У ворот собралось много моих знакомых и жен призывников. Вместе с двумя давними товарищами из Глогау я после полуночи попал наконец на беседу к капитану, командиру артиллерийской батареи. Затем мы, как стойкие оловянные солдатики, простояли до семи часов утра, пока нас не одели в военную форму. Нашли три матраца, на которых сразу же разлеглись. Вечером нас построили и распределили по подразделениям. Наши орудия уже стояли на другом конце плаца, и я с ужасом увидел, что это тяжелые гаубицы, как те, что были в Глогау. Глядя на них, артиллеристы недовольно ворчали из-за того, что им придется их обслуживать. Так как на складе не хватило военной формы, то к вечеру была переодета лишь половина батареи.
Многие не смогли раздобыть себе постель и, ругаясь, слонялись по коридору, до тех пор пока им не удалось пристроиться в стойлах для лошадей. Я был рад, что получил матрац и смог хорошо выспаться под шинелью.
На другое утро меня послали чистить картошку. После обеда я выгуливал лошадей и помогал надевать на них сбрую. Вечером батарея была построена и разрешено увольнение в город. Меня, как неженатого, послали караулить орудия, где я даже пытался сочинить стихотворение.

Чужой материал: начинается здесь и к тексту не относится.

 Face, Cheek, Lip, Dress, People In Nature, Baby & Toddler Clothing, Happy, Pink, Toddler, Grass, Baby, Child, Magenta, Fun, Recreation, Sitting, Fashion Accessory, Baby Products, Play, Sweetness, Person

На следующий день во время учебного выезда один из солдат попал под колеса тяжелой повозки с боеприпасами и через сутки скончался. Однако официально об этом и других подобных несчастьях ничего не сообщалось.
1—30 сентября1939 года
Наконец вновь сформированная батарея вышла после обеда из казармы. В сопровождении нескольких танков она направилась к вокзалу, в то время как в нашей казарме уже собрались зенитчики и сестры милосердия из Красного Креста. Наши автомобили были украшены зелеными ветками, а по дороге нам бросали цветы и прохладительные напитки. Ребятня восторженно бежала рядом с нами. Пожилые люди молча стояли, сохраняя, как при долгом расставании, грустные лица. С их стороны не было ни песен, ни приветствий в наш адрес.
На перевалочной станции в Диссен перед нами грузилась в эшелон одна из рот, поэтому мы вынуждены были ждать. Как же все изменилось на железной дороге! С главного вокзала временно отменено прибытие и отправление пассажирских поездов. Зато военные эшелоны следуют один за другим. Мимо нас катились все рода войск. Вот проехала батарея легких гаубиц, размещенных на грузовых платформах. Артиллеристы сидели на лафетах и пушках и словно уходили в темно-синюю даль вечернего неба. Незабываемый вид! Наконец погрузилась рота, стоявшая перед нами. Поезд медленно покатился вперед. Еще долго вдалеке слышалось грустная песня: «Когда я вспоминаю Отчизну, то готов идти к ней пешком в любую даль». Затем поезд исчез с моих глаз.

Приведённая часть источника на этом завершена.